[Document excerpt Boundary: Start]

CHATTANOOGA, Tenn. — Bassam Issa stepped in front of a crowded classroom of students this month at Southern Adventist University, a Christian college near here, for a presentation on being Muslim in Chattanooga — recently named the United States’ most “Bible-minded city.’’
Issa, a real estate developer and the president of his local mosque, was struggling with how to attack the assumption that Islam gives rise to terrorism. He knew that the association was strong: Only last July, here in Chattanooga, four Marines and a sailor were killed in a terrorist rampage by a young Muslim man who grew up in the local community. Many people here now speak of that day, July 16, as 7/16, as if it were an echo of 9/11.
And just a week before Issa’s visit to the college, there had been another attack, when a married Muslim couple killed 14 people and wounded 22 in San Bernardino, Calif.
“Every time something like this happens, we have national news media, local news asking us, what do we think?’’ Issa said.
President Obama recently challenged Muslims to speak out against extremism and build closer ties to know their non-Muslim neighbors.

[Document excerpt Boundary: End]
[Dataset excerpts Boundary: Start]

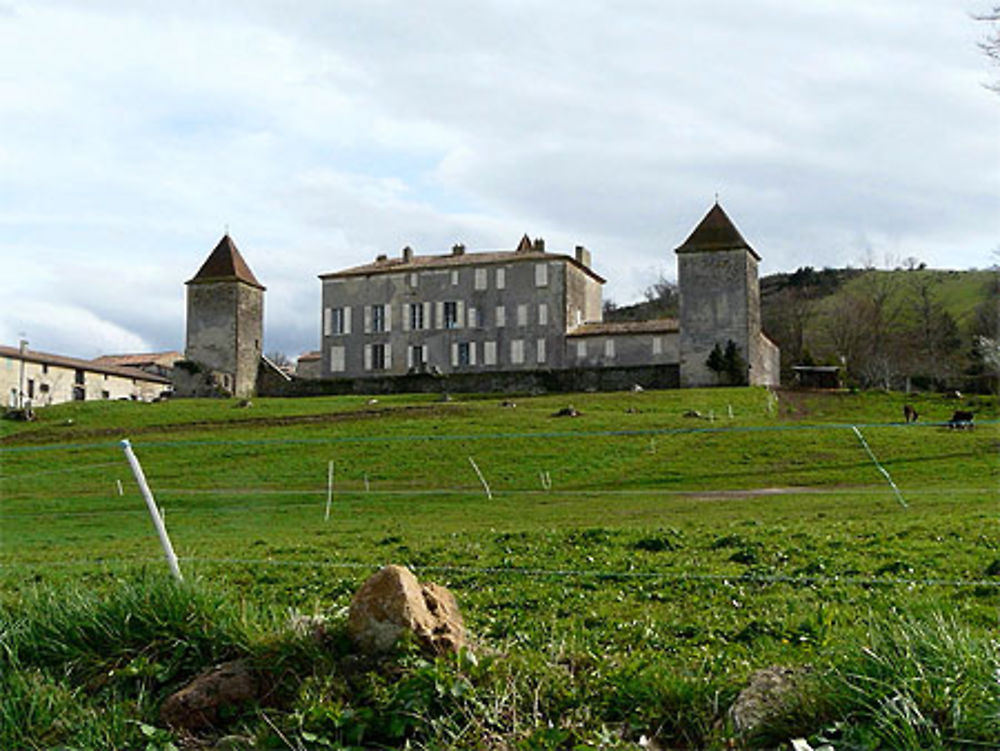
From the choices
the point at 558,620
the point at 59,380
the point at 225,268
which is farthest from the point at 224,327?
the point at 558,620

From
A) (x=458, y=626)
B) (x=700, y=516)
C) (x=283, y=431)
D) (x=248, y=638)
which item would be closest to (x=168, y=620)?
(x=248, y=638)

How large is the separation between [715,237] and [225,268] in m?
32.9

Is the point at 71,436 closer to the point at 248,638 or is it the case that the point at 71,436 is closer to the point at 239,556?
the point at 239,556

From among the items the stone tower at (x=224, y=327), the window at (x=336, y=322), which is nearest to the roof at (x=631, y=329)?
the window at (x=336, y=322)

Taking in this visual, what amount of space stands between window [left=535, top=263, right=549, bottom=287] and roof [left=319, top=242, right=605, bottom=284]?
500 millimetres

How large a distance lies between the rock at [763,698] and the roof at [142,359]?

[Dataset excerpts Boundary: End]

[Tasks to carry out]
**A)** Reproduce the passage of the Chattanooga article between "And just a week" and "San Bernardino, Calif.", inclusive.
**B)** Write the next part of the article on being Muslim in Chattanooga, starting right after its final sentence.

[Answers to each task]
**A)**
And just a week before Issa’s visit to the college, there had been another attack, when a married Muslim couple killed 14 people and wounded 22 in San Bernardino, Calif.

**B)**
Aware of this, and compelled by the rise of both the Islamic State and anti-Muslim sentiment, many US Muslims here and across the country are now saying it is no longer enough to denounce terrorism and assert that Islam is a religion of peace. Instead, no matter how exasperated they may privately feel, some Muslims are beginning to publicly confront the uncomfortable questions that non-Muslims have about Islam and violence, and trying to provide answers.
Here in the classroom, Issa told students to look beyond Islam to the deeper and more universal causes of violence. “What’s happening right now is not religious, even though ISIS and Al Qaeda are covered as a religious thing,’’ he said. “In reality, it’s political.’’
Earlier this month, Issa also spoke at the downtown public library with Boyd Patterson, an assistant district attorney, who self-published a book compiling verses in the Koran that could be used by extremists to justify violence and terrorism. The two held a forthright discussion about those verses, and why most Muslims do not read them as justification for terrorism because, Issa said, they were written in a very different historical context, when Islam was an upstart faith challenging the status quo, and are primarily prescriptions for self-defense — not justifications for terrorism.
Dr. Mohsin Ali, a child psychiatrist who has worked in the area for 10 years, said he, too, had tried to tackle questions about what Islam teaches head-on, with Muslims, non-Muslims, and others.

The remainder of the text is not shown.